-- Scraped caption text data --

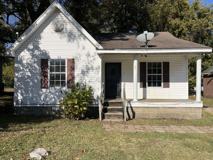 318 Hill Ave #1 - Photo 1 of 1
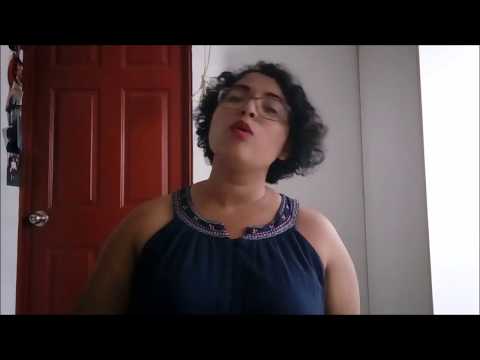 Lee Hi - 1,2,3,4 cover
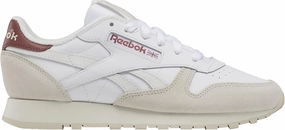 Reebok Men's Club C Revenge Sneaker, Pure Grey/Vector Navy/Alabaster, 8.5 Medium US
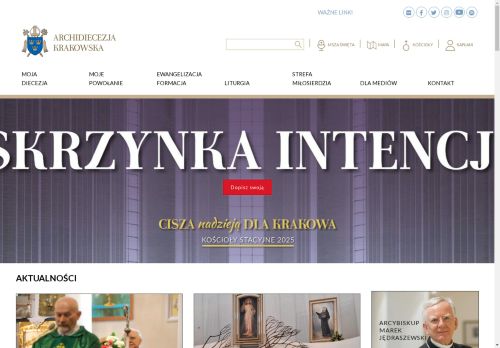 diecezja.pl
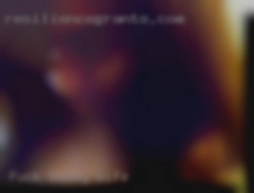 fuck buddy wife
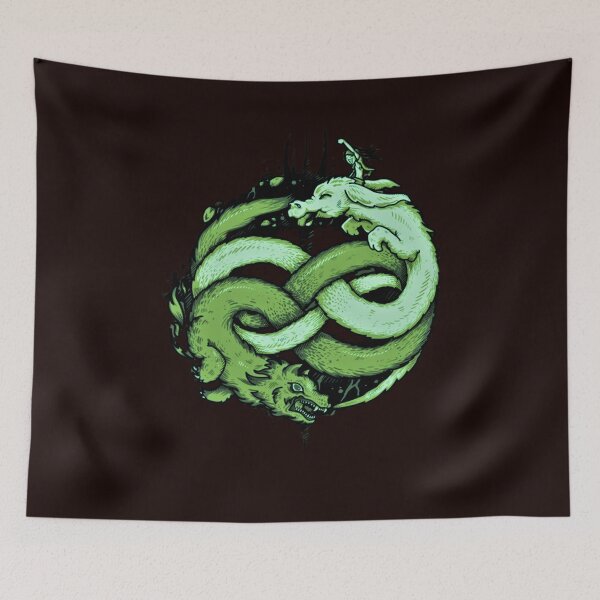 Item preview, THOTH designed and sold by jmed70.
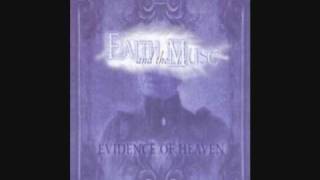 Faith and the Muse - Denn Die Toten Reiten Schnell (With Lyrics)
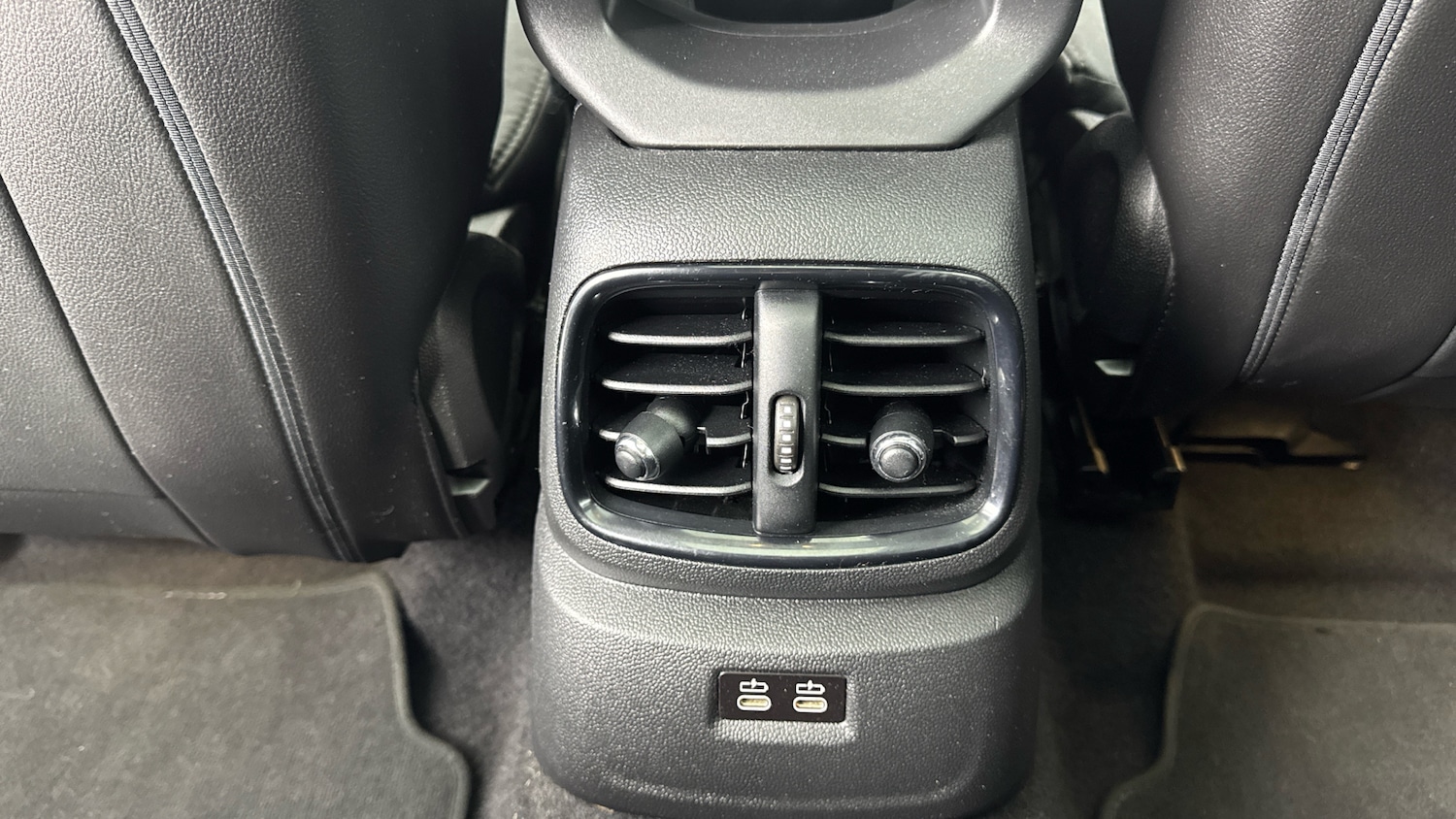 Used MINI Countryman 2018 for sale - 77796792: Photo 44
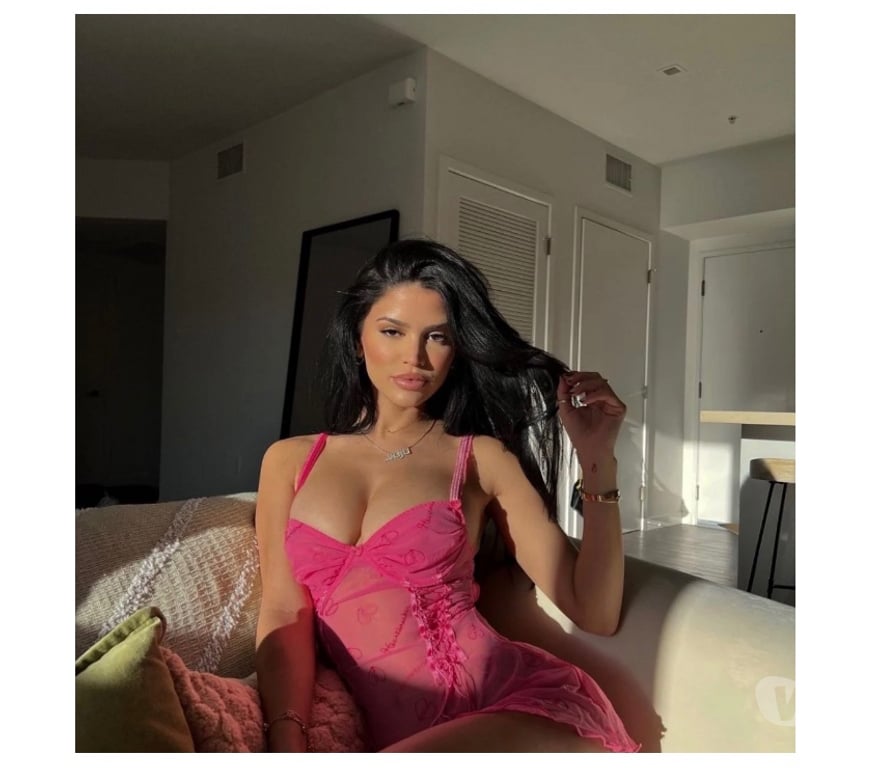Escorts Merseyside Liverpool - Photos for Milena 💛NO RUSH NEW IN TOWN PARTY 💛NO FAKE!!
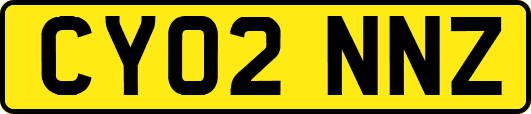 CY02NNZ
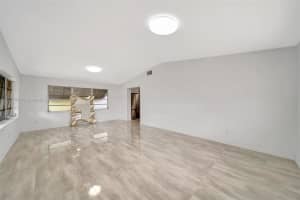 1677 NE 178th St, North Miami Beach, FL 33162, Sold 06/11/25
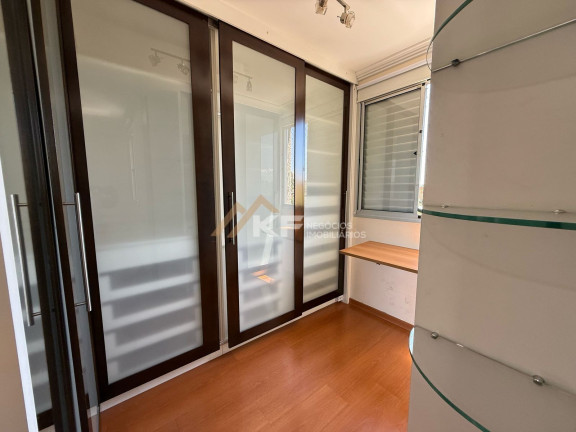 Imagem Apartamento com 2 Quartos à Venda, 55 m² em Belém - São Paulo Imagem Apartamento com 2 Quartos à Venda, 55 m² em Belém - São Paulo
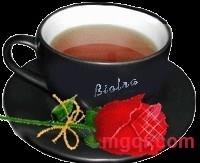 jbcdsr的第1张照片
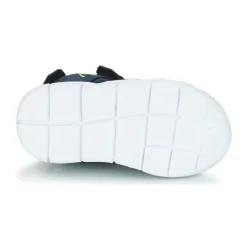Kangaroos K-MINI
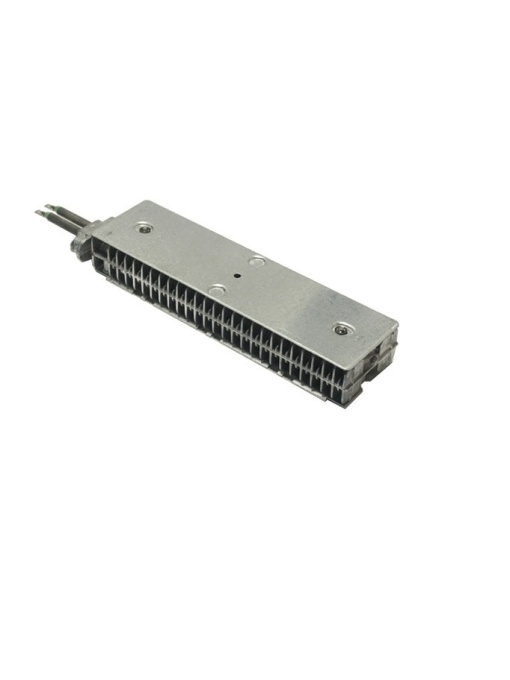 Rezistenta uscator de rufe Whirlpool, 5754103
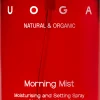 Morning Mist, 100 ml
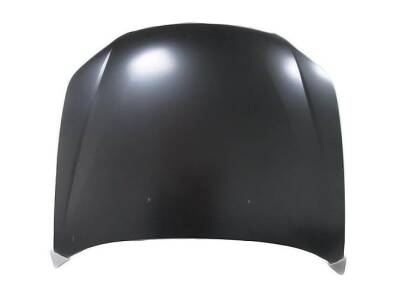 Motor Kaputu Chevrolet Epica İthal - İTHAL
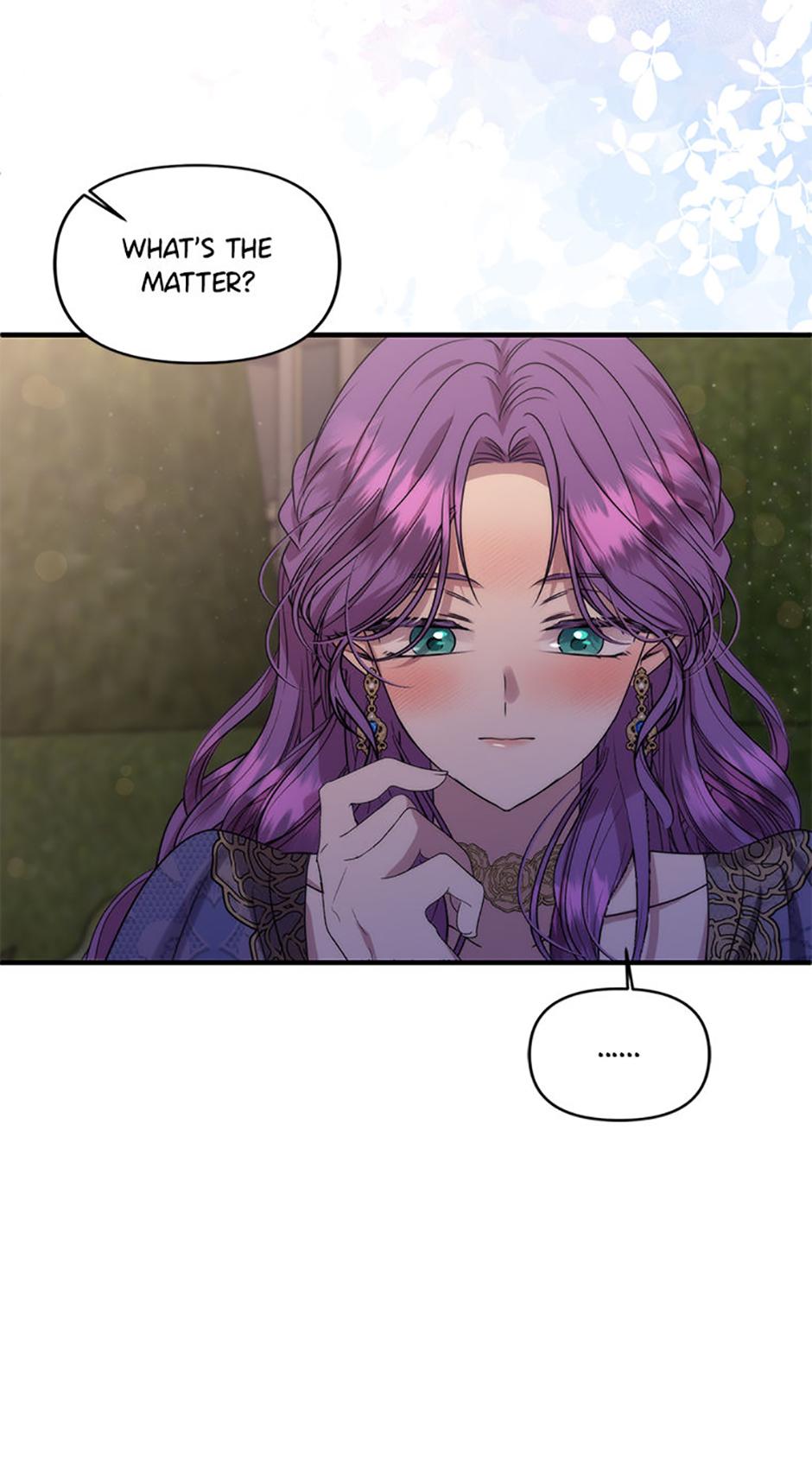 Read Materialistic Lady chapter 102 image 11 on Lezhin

-- Your assignment --
From the line containing "1677 NE 178th" to the last line of the entries, output every line exactly as written, but leave out the pictures.

-- Result of the task --
 1677 NE 178th St, North Miami Beach, FL 33162, Sold 06/11/25
 Imagem Apartamento com 2 Quartos à Venda, 55 m² em Belém - São Paulo Imagem Apartamento com 2 Quartos à Venda, 55 m² em Belém - São Paulo
 jbcdsr的第1张照片
Kangaroos K-MINI
 Rezistenta uscator de rufe Whirlpool, 5754103
 Morning Mist, 100 ml
 Motor Kaputu Chevrolet Epica İthal - İTHAL
 Read Materialistic Lady chapter 102 image 11 on Lezhin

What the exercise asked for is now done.